Phase diagram of a generalized Winfree model

We study the phase diagram of a generalized Winfree model. The modification is such that the coupling depends on the fraction of synchronized oscillators, a situation which has been noted in some experiments on coupled Josephson junctions and mechanical systems. We let the global coupling $k$ be a function of the Kuramoto order parameter $r$ through an exponent $z$ such that $z=1$ corresponds to the standard Winfree model, $z<1$ strengthens the coupling at low $r$ (low amount of synchronization), and at $z>1$, the coupling is weakened for low $r$. Using both analytical and numerical approaches, we find that $z$ controls the size of the incoherent phase region and that one may make the incoherent behavior less typical by choosing $z<1$. We also find that the original Winfree model is a rather special case; indeed, the partial locked behavior disappears for $z>1$. At fixed $k$ and varying $\gamma$, the stability boundary of the locked phase corresponds to a transition that is continuous for $z<1$ and first order for $z>1$. This change in the nature of the transition is in accordance with a previous study of a similarly modified Kuramoto model.

Figure 1

The limiting value ${\gamma }_d$ as a function of $z$. The Winfree model is obtained for $z=1$.

Figure 2

Phase diagram of the generalized Winfree model.

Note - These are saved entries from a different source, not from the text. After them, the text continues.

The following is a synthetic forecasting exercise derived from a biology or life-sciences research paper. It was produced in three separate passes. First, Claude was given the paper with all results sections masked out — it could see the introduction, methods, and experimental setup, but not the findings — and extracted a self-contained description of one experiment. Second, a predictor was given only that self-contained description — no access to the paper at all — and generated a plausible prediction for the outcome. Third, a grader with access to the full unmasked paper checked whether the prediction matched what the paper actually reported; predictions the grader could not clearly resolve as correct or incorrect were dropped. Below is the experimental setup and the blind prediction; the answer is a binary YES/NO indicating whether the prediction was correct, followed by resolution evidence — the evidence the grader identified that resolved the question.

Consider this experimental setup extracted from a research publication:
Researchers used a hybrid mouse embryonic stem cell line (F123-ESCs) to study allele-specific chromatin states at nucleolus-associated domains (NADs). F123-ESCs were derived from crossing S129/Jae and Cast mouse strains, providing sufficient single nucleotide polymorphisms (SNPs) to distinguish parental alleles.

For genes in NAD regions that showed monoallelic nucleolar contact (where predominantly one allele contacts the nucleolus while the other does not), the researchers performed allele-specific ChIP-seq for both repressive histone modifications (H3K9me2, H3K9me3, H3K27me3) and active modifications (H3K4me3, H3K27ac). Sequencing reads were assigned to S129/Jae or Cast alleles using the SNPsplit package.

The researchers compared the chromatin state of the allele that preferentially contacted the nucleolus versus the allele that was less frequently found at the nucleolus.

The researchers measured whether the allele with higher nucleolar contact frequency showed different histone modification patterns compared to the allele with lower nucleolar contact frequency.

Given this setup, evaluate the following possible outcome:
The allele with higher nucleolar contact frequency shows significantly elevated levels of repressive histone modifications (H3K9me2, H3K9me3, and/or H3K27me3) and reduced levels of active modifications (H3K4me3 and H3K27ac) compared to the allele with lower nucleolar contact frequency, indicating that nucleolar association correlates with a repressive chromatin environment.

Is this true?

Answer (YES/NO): YES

Results are for $z=0.5$ (top left), $z=1$ (top right), $z=1.5$ (bottom left), and $z=2$ (bottom right). $\mathrm{Dt}=\text{death}$ phase, $\mathrm{PD}=\text{partial}$ death, $\mathrm{In}=\text{incoherence}$, $\mathrm{Lk}=\text{locked}$ phase, and $\mathrm{PL}=\text{partial}$ locking. The phase diagram at $z=1$ coincides with that depicted in [8]. In the case $z=1.5$ the stability boundary between partial locking and incoherence has been drawn as the dash-dotted line because it is not observed in simulations (for $z>1$ the partial locking region is absent; see the text).

Figure 3

The order parameter (time-averaged) $r$ versus $\gamma$, for low $\gamma$ and fixed $k=0.4$, is reported for $z=0.5$ (top left, continuous transition between the locked phase and partial locked phase), $z=1$ (top right), $z=1.5$ (bottom left), and $z=2$ (bottom right). In the last three cases there is a first-order transition between the locked phase and incoherence phase.